ASSIGNMENT: Reproduce exactly, from the data that follows, the line with "Young present vote fraction: 0%.", the line with "Vietnam;Lao, site loc_0197, 2019-03-17", and every line that lies between them.

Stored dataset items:
↓

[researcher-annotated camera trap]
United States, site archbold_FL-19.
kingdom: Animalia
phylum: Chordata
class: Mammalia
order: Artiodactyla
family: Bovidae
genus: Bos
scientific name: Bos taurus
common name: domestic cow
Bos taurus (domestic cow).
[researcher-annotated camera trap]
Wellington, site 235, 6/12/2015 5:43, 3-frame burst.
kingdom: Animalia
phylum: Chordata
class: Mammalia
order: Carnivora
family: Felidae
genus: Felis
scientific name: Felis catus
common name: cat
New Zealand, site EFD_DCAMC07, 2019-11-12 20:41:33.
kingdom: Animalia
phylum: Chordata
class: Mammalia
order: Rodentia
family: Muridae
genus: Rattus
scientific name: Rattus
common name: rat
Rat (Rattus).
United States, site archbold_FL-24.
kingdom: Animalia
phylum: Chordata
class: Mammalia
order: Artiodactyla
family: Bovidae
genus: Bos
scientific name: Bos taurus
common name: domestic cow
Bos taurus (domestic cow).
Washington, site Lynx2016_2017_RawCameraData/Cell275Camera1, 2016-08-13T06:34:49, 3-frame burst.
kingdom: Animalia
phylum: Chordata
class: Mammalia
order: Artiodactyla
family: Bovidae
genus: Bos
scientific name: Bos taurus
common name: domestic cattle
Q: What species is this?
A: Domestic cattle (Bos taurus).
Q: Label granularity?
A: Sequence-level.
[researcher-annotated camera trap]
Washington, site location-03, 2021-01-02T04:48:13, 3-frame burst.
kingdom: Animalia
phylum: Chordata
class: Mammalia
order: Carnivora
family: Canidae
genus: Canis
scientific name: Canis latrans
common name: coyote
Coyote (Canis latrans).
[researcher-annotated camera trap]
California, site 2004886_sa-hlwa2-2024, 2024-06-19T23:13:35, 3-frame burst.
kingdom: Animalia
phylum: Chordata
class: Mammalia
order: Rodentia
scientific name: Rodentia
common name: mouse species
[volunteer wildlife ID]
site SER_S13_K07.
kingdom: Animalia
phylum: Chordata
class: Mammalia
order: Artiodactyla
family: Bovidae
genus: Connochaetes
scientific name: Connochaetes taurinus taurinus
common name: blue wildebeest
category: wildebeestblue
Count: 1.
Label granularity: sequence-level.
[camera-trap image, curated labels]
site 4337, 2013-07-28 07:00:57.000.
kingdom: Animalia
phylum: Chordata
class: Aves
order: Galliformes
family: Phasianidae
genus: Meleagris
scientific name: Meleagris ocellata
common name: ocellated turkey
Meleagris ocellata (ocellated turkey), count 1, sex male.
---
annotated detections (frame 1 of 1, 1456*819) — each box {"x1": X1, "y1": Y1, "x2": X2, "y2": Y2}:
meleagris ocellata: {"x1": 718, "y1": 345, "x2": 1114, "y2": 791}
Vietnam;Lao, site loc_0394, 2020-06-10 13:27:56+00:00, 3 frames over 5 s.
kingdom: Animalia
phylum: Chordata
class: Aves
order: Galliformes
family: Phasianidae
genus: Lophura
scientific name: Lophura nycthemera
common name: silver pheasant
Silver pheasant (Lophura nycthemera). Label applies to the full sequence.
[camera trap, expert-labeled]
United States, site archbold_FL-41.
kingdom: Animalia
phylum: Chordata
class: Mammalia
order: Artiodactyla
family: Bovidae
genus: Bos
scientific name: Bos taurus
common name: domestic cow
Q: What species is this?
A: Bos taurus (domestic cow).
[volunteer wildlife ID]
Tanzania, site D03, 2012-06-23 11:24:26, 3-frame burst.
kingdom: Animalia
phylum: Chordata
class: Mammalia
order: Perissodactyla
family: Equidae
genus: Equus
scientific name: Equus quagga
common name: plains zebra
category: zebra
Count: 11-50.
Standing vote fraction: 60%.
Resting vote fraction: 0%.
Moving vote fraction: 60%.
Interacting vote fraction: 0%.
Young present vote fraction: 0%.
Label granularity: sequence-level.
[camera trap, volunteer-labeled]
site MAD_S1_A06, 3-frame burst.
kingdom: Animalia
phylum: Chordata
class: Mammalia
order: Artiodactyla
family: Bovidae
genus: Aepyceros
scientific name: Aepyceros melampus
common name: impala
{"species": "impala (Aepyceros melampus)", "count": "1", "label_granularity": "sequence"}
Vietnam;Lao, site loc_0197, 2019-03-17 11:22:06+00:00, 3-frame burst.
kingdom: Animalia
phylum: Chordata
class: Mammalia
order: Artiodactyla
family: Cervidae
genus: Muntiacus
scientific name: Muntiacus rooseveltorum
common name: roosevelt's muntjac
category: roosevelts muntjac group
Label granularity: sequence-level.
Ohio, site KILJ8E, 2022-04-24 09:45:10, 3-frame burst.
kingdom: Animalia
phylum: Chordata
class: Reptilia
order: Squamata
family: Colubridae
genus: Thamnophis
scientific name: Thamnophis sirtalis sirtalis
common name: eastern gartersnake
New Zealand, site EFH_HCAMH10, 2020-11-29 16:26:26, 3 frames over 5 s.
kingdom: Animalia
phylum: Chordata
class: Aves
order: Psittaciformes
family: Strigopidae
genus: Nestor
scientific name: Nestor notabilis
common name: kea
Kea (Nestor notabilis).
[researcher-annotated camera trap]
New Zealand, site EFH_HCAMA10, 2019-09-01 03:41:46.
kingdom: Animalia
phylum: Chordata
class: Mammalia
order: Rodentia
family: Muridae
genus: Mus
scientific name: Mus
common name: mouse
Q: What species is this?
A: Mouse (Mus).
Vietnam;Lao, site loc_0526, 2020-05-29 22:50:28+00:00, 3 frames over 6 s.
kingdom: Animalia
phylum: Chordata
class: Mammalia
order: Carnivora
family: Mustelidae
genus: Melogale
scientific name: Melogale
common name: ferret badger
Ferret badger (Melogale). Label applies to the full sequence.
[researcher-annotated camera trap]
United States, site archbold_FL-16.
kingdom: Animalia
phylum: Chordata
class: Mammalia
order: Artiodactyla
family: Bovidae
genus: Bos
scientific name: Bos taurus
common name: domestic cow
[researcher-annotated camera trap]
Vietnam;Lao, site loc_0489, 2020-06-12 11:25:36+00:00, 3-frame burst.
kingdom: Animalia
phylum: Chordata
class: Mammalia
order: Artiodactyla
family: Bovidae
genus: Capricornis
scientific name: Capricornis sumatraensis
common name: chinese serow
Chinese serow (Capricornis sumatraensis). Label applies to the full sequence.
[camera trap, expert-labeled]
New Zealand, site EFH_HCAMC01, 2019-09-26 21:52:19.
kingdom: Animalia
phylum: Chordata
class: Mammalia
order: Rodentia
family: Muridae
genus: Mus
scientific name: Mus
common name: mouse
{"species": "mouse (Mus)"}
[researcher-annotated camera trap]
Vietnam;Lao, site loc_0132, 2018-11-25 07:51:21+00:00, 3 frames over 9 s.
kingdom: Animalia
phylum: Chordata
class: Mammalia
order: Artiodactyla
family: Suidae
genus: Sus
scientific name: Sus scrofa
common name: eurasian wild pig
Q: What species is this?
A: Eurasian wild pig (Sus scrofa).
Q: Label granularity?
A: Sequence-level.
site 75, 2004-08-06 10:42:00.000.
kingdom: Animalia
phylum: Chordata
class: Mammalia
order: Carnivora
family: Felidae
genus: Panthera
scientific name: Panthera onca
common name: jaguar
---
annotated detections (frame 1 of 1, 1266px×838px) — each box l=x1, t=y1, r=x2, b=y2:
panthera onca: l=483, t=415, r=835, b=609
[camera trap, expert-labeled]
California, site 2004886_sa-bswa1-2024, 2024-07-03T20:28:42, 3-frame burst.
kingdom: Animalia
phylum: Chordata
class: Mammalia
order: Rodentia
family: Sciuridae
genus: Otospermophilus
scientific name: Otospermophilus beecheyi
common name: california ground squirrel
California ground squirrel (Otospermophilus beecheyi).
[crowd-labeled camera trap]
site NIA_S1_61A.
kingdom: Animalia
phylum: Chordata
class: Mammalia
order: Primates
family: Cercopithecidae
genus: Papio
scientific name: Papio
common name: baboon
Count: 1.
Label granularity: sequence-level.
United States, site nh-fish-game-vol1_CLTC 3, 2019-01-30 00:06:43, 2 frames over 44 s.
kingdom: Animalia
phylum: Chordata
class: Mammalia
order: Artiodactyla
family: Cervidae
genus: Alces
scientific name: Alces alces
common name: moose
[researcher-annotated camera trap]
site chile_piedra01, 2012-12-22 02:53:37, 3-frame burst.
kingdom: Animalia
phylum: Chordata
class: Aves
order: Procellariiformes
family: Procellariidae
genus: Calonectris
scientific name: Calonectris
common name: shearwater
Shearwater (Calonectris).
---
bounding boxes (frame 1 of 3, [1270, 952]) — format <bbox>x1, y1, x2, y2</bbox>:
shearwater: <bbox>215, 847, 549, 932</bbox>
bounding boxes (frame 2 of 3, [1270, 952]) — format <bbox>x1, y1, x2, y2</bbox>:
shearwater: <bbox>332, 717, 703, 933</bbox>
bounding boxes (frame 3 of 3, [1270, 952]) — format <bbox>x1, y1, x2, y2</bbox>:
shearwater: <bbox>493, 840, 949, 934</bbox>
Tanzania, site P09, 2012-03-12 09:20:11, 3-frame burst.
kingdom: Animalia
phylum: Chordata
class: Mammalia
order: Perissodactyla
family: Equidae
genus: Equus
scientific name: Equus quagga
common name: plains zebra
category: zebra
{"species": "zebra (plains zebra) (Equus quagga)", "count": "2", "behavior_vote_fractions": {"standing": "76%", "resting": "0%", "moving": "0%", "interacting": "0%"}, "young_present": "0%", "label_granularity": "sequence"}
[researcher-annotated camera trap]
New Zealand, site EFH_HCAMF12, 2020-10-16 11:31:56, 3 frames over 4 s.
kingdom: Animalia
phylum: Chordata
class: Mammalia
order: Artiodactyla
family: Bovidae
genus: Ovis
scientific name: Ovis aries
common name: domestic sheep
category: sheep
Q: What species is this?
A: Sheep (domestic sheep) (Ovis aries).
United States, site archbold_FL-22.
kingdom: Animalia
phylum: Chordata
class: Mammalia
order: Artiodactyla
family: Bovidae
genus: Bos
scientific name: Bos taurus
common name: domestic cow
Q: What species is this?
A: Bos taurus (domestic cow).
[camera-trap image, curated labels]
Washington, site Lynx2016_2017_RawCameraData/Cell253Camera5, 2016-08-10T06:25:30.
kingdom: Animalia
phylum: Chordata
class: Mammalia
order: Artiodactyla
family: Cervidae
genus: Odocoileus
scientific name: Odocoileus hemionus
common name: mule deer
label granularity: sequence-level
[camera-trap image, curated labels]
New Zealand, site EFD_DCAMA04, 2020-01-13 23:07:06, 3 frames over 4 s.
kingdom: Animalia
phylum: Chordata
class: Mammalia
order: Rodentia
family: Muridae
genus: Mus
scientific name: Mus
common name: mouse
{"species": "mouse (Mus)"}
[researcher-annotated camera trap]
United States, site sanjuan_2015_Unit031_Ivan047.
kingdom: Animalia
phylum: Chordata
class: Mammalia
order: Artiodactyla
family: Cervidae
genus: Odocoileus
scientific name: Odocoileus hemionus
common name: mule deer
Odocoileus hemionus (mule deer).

↑

EXPECTED OUTPUT:
Young present vote fraction: 0%.
Label granularity: sequence-level.
[camera trap, volunteer-labeled]
site MAD_S1_A06, 3-frame burst.
kingdom: Animalia
phylum: Chordata
class: Mammalia
order: Artiodactyla
family: Bovidae
genus: Aepyceros
scientific name: Aepyceros melampus
common name: impala
{"species": "impala (Aepyceros melampus)", "count": "1", "label_granularity": "sequence"}
Vietnam;Lao, site loc_0197, 2019-03-17 11:22:06+00:00, 3-frame burst.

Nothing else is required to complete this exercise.